MONTREAL, QUEBEC--(Marketwired - Oct. 17, 2016) - Sama Resources Inc./Ressources Sama Inc. (TSX VENTURE:SME) ("Sama") is pleased to provide the following update with respect to the proposed reverse take-over of Section Rouge Media Inc. ("Section") as described in the news releases dated July 6, 2016 and August 9, 2016 (the "Transaction").
Sama announces, as a condition of the Transaction, a Special Meeting of the shareholders of Section ("Meeting") was held on October 13, 2016 whereby Section received the approval of the shareholders for the sale of substantially all of Section's assets to a third party. Section also received the approval of the change of its name to Sama Graphite Inc. The sale and the name change are conditional upon the completion of the Transaction and is expected to close on the same date as the Transaction. A news release for Section disclosing these results has been filed on SEDAR.

**Given information:**
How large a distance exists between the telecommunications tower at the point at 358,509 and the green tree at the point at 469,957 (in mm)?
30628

**Written tasks:**
**A)** Using the Sama Resources update, say whether each statement agrees with it: (i) the Special Meeting of Section's shareholders took place on October 13, 2016; (ii) Section's shareholders approved changing its name to Sama Resources Inc.; (iii) the asset sale is expected to close before the Transaction. Answer yes or no for each, quoting the words of the update that decide it.
**B)** Answer these from the Sama Resources update, one line each:
(i) On which exchange do Sama's shares trade?
(ii) On what dates were the earlier news releases describing the Transaction issued?
(iii) Where was Section's news release with the meeting results filed?
**C)** Carry the Sama Resources update forward, starting right after its final sentence.

**Outputs in order:**
**A)**
(i) Yes: "was held on October 13, 2016"
(ii) No: "the change of its name to Sama Graphite Inc."
(iii) No: "is expected to close on the same date as the Transaction"

**B)**
(i) The TSX Venture exchange, under the symbol SME.
(ii) July 6, 2016 and August 9, 2016.
(iii) On SEDAR.

**C)**
Sama also announces it has received the approval of the Guinean Minister of Mines on September 29, 2016 as per the regulations imposed by the Guinean mining code. It is anticipated that, after the completion of the Transaction, Sama will hold a majority interest in the newly formed Sama Graphite Inc. and several members of Sama's current board will become directors of Sama Graphite Inc., with Sama's Chairman, Benoit LaSalle becoming the Executive Chairman of Sama Graphite Inc. and Sama's President & CEO, Marc-Antoine Audet, will hold that same position with Sama Graphite Inc.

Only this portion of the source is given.